Colin, Alistair and Toby
(*names have been changed)
Alistair and I have been together for about a year and a half. My son Toby, 6, is with me every second weekend, and we share school holidays. Toby lives with his mum and her new husband most of the time, and they’ve just had a baby.
Alistair and Toby are like really good mates. He is kind of a parental figure, but I do all the "Dad" stuff, and we make sure Toby and I always have quality time by ourselves. The three of us have family meals together, and we often involve our own families to spend time with Toby. Our time together is spent like any other family with young kids: Toby's sports on a Saturday morning, playing at the park, museums, the movies, or friends and family. Toby's favourite thing is to hang out at home, play at the park or beach with us or with friends; he loves reading, lego and superheroes.

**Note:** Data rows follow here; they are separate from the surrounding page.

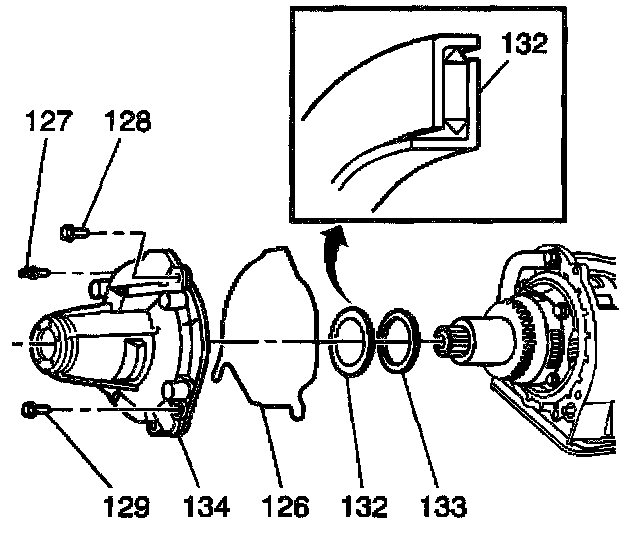 132

127 128

129 134 126 132 133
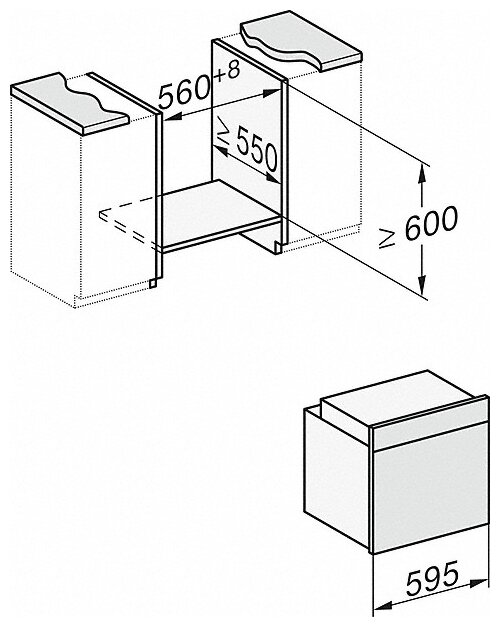 $560^{+8}$

$\geq 550$

$\geq 600$

595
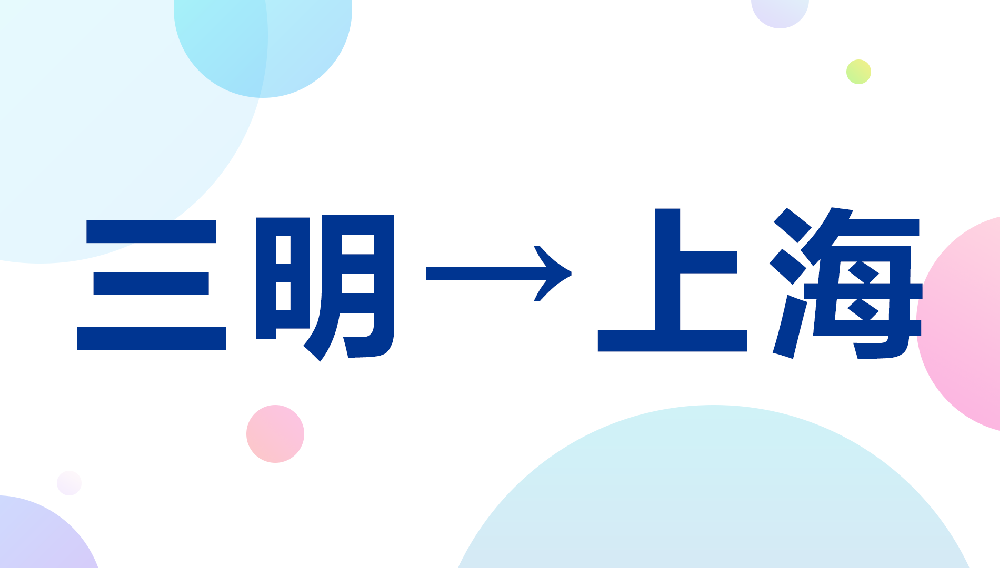 三明→上海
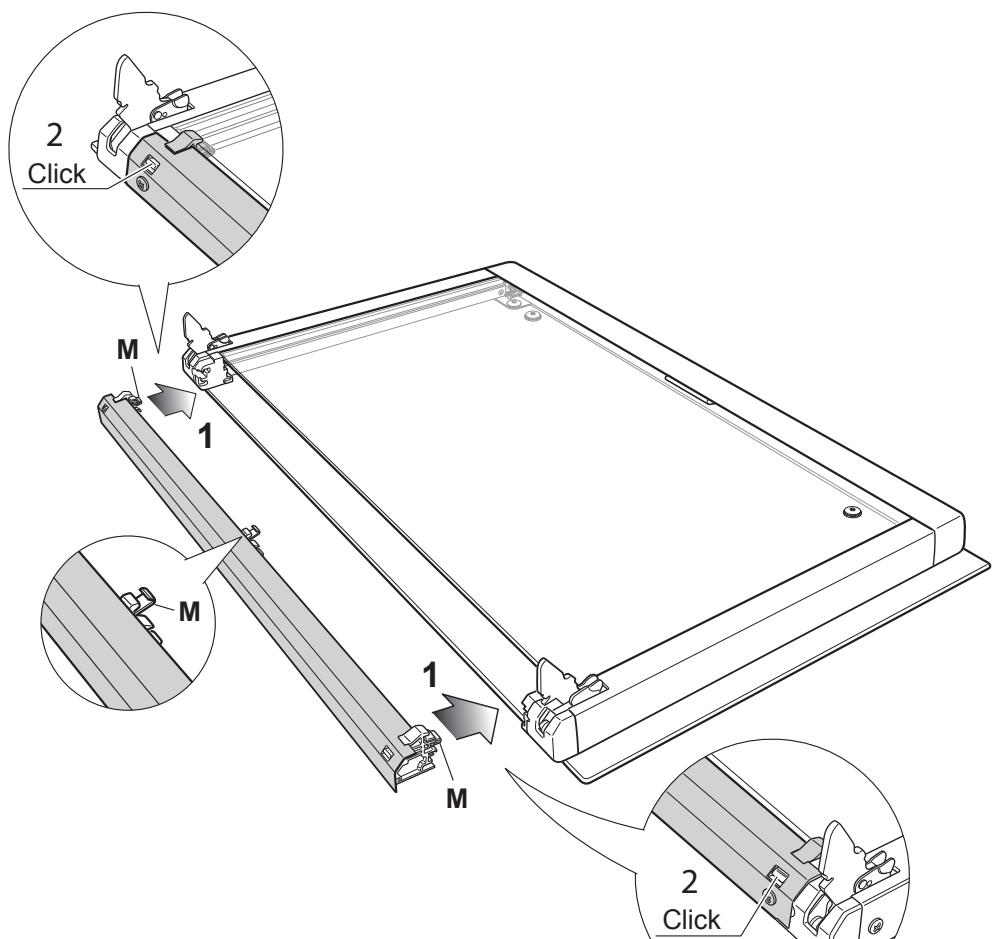 2
Click

M

1

M

1

M

2
Click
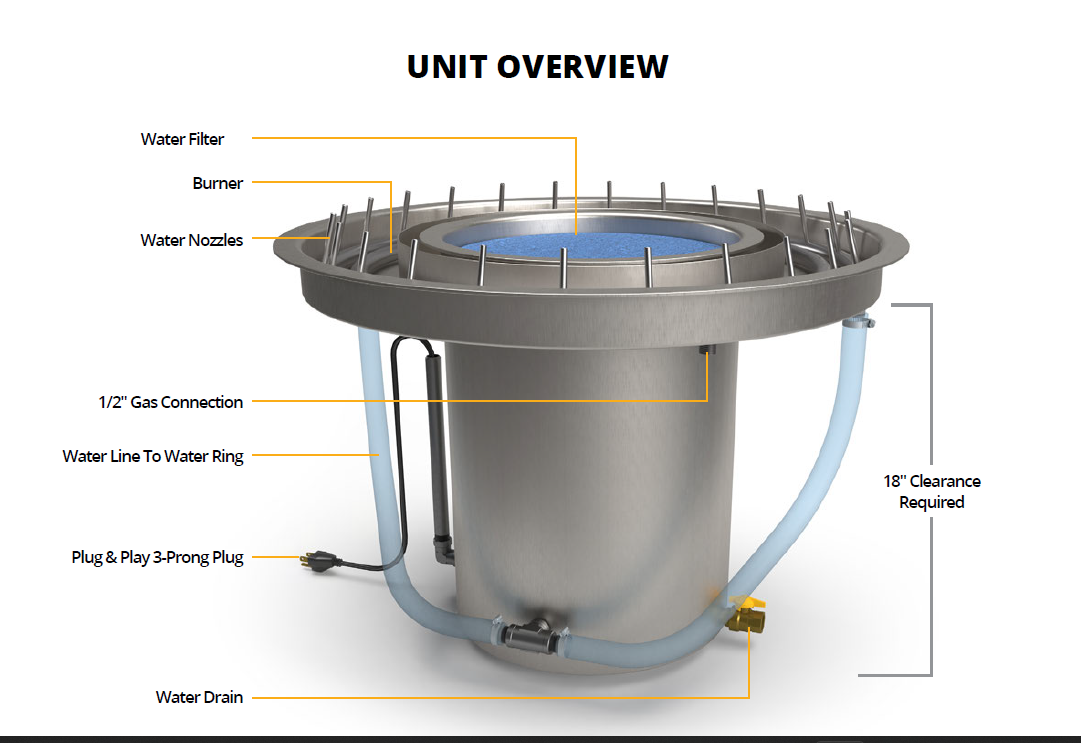 UNIT OVERVIEW

Water Filter

Burner

Water Nozzles

1/2" Gas Connection

Water Line To Water Ring

Plug & Play 3-Prong Plug

Water Drain

18" Clearance Required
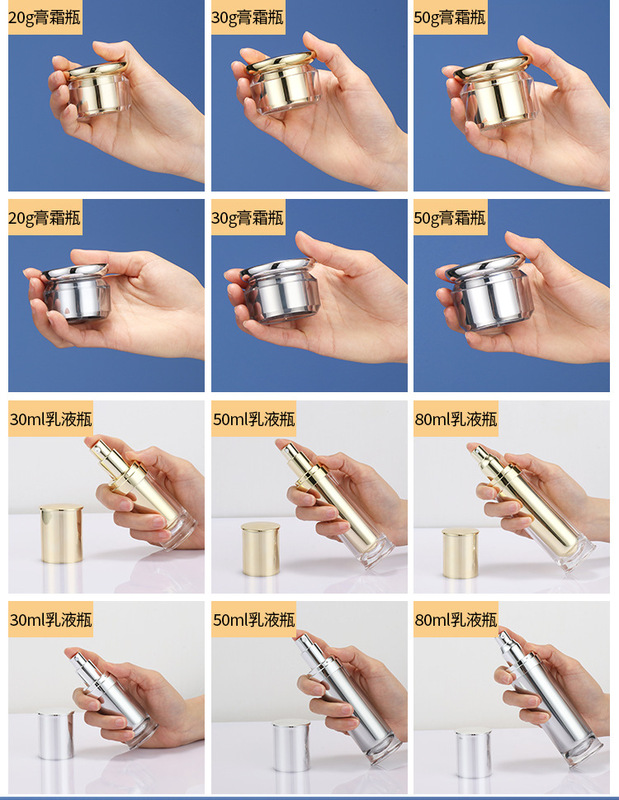 20g膏霜瓶

30g膏霜瓶

50g膏霜瓶

20g膏霜瓶

30g膏霜瓶

50g膏霜瓶

30ml乳液瓶

50ml乳液瓶

80ml乳液瓶

30ml乳液瓶

50ml乳液瓶

80ml乳液瓶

Mum and Dad are supportive, and my brother and sister who we see regularly. Mum has weekly grandmother time with Toby after school, away from me. It gives him a more cohesive sense of family. Alistair’s grandmother and parents visit, Toby sees them as grandparent-type figures too and they've enjoyed getting to know him and appreciate his 6 year old energy!

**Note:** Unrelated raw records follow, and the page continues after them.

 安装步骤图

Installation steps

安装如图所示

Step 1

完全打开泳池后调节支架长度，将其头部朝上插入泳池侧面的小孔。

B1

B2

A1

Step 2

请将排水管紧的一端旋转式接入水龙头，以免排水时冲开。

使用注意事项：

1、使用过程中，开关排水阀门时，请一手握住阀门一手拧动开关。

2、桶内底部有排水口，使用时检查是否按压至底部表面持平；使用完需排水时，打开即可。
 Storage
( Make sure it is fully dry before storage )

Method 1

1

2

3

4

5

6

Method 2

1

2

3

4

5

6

Toby thinks of himself as having a really big family. He likes that. I’ve never come out to him, but he understands that our relationship is like that of his mother and her new husband. He works things out, without having to have it explained to him . He probably wouldn’t be able to really verbalise it at this stage, but he has a sense of who his family is. For Father’s Day last year he decided to give a present each to me, his step-father and Alistair... it surprised us all!

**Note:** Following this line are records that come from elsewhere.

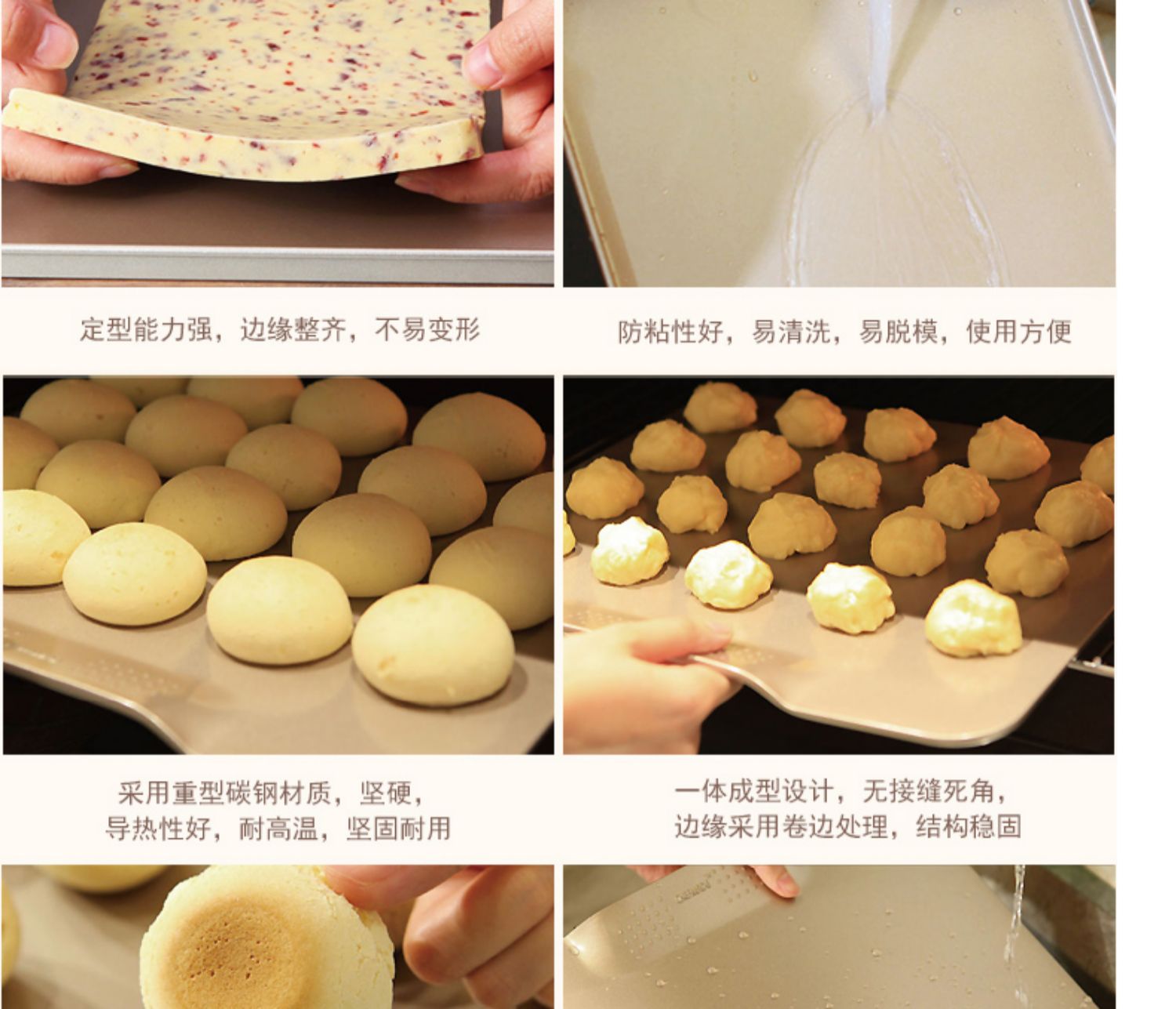 定型能力强，边缘整齐，不易变形

防粘性好，易清洗，易脱模，使用方便

采用重型碳钢材质，坚硬，
导热性好，耐高温，坚固耐用

一体成型设计，无接缝死角，
边缘采用卷边处理，结构稳固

Toby’s mum and I separated when he was two. It’s been four years now, so he doesn’t have a lot of questions about that. Like any kid whose parents are separated, he’d love us all to live together, but I don’t think we’re different to any straight divorced couple that way. I truly believe there will be many advantages for Toby having different male role models. There will be a point when he thinks his Dad is the daggiest person around, but then he’ll have Alistair, who’s very creative, my brother Toby's uncle, who's very sporty, as well as his grandfather and stepfather.
Alistair has dealt with prejudice his whole life, since coming out at 15. Ideally, I wish I could shelter Toby from that, as any parent would. I’ve spoken with his teachers. I knew they were talking about ideas of family in religious education. I didn’t want him to put forward his idea and be told it was wrong. I’d like to think the school would be able to talk about different sorts of family, as part of the curriculum. There’s kids with a single mum, in foster families, or Nanna and Pa; it would be great to know that was just part of what they learnt.
I’d like for gay couples to have more options to become parents, whether through adoption or surrogacy, and to not feel like its not such an exception. To me, the focus is the kids, a loving environment. It’s not about my rights, it’s about the kids’ rights. Any child has the right to exist and lead a healthy, happy life, no matter how they came into the world or who their parents are. People who care about children, family and the community and believe they have something to give to bringing up a child, should have the same opportunities to have a family as anyone else, and to have that recognised. It’s a cliché, but I want equality. It’s about Toby finding his place in the world as he grows up. I lived in Canada for a while. Legal gay marriage filters through to the whole community, and creates a sense of normality that everyone can see, from the bus driver through to the media.
A government that supports tolerance and equality can make a huge impact on the psyche of the whole community. I believe that tolerance and acceptance of our "rainbow" community carries across other social issues faced by all types of groups, including religious and cultural divisions. One of the most important things that we have in common with a new family of immigrants from the Phillipines, or with a family struggling with drought in rural Australia, is that we are all familes.